YOUR ASSIGNMENT: Continue the article about big ethnic supermarkets in New York, starting right after its final sentence.

EXTRACT TO READ:
---+---

Duck Feet, Gochujang, and a Pint of Häagen-Dazs

IN A TIME WHEN traditional supermarkets are on the wane, massive so-called ethnic stores like the Asian-focused H Mart and the eclectic Food Bazaar are on a tear, opening new branches around the city and the country (often in the vacant shells of defunct grocery stores). These aren’t the small specialty shops to which cooks would make a crosstown pilgrimage for a handful of kaffir-lime leaves to complete a curry recipe, but one-stop shops that locals depend on to fulfill every need, from paper towels to bamboo steamers to breakfast cereal and even pajama bottoms. They’re largely clustered in outer-borough immigrant enclaves, where space is more abundant, rents are cheaper, and families can park and load up cars, and they signal neighborhood demographic shifts as much as the changing dietary preferences of today’s New Yorkers.

---+---

EXERCISE DATA:
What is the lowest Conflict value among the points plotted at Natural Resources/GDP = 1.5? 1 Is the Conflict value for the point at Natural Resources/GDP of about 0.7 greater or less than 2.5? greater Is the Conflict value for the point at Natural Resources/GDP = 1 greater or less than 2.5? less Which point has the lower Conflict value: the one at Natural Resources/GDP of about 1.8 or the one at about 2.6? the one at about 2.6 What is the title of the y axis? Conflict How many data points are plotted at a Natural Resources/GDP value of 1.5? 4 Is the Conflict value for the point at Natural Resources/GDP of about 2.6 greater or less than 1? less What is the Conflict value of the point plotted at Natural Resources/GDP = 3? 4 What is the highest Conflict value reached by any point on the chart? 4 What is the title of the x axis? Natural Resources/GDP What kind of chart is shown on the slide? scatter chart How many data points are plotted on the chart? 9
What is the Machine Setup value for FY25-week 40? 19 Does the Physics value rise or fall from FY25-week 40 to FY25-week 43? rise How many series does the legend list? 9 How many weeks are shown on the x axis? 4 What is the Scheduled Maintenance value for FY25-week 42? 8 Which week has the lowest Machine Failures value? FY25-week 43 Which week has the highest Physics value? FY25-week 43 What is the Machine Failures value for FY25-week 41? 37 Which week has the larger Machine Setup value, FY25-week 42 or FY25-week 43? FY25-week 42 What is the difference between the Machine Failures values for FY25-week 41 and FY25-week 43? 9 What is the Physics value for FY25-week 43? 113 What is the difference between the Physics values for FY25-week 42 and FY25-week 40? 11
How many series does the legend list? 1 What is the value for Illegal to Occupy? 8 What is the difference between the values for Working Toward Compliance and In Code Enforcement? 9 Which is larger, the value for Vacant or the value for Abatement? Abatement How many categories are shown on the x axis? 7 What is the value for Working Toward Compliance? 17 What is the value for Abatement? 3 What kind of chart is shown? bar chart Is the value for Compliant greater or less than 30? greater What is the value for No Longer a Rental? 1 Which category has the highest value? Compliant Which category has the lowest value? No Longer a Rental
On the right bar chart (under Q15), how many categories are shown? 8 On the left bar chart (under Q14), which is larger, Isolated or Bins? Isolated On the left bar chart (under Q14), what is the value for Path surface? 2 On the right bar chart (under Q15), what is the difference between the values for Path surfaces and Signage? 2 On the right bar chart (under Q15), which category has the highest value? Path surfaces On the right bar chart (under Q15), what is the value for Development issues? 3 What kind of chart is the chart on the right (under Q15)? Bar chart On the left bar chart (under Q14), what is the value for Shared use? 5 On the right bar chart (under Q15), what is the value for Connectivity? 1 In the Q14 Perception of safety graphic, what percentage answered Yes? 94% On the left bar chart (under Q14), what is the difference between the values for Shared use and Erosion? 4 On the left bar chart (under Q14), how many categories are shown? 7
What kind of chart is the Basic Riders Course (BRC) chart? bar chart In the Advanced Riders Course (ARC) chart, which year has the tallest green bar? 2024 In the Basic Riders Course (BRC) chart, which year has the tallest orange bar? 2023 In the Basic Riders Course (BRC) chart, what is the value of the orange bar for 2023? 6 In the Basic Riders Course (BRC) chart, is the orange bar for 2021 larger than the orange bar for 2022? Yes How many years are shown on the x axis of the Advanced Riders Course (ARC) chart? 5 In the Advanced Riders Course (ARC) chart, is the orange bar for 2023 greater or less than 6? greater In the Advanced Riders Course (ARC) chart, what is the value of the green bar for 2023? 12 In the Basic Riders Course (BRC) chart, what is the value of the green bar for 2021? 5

---+---

TASK RESPONSE:
What they have in common is a pragmatic desire to appeal to not only immigrants but everyone by stocking their shelves with an all-inclusive mix of imports and familiar domestic products. Still, each of these mega-marts has its particular strengths. Here, we take a close look at some of the shelves that best represent them.
FOOD BAZAAR
Kroger Meets Kalustyan’s

LOCATION VISITED: 42-02 Northern Blvd., Long Island City
ORIGIN STORY: Founded in 1988 as Bogopa (Korean for “yearning for you,” and now the parent-company name) by Francis An, a Korean-born immigrant who arrived in New York via Argentina. When he couldn’t find the Latino and Korean ingredients he needed, he opened his first store, in Corona.